## [Записи вопросов по сценам]
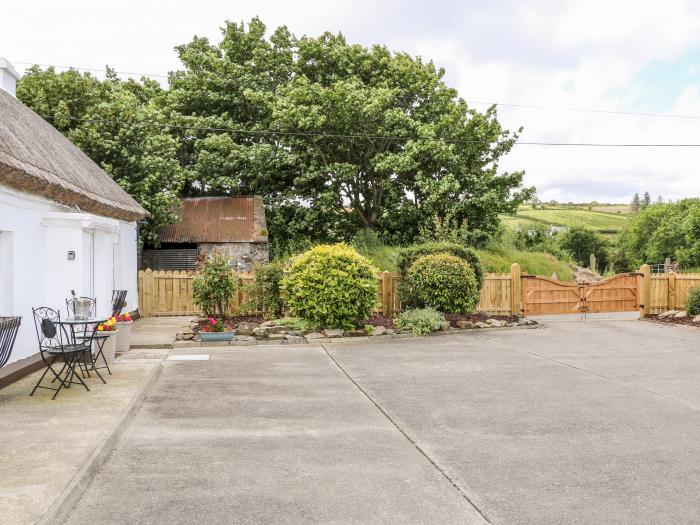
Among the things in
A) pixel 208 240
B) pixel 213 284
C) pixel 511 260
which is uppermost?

## [ЧТО ТРЕБУЕТСЯ]
Измените данные, заменив «pixel» на «point» и оставив всё остальное как есть. Изображения в ответ не включайте.

## [ОТВЕТ К ЗАДАНИЮ]
Among the things in
A) point 208 240
B) point 213 284
C) point 511 260
which is uppermost?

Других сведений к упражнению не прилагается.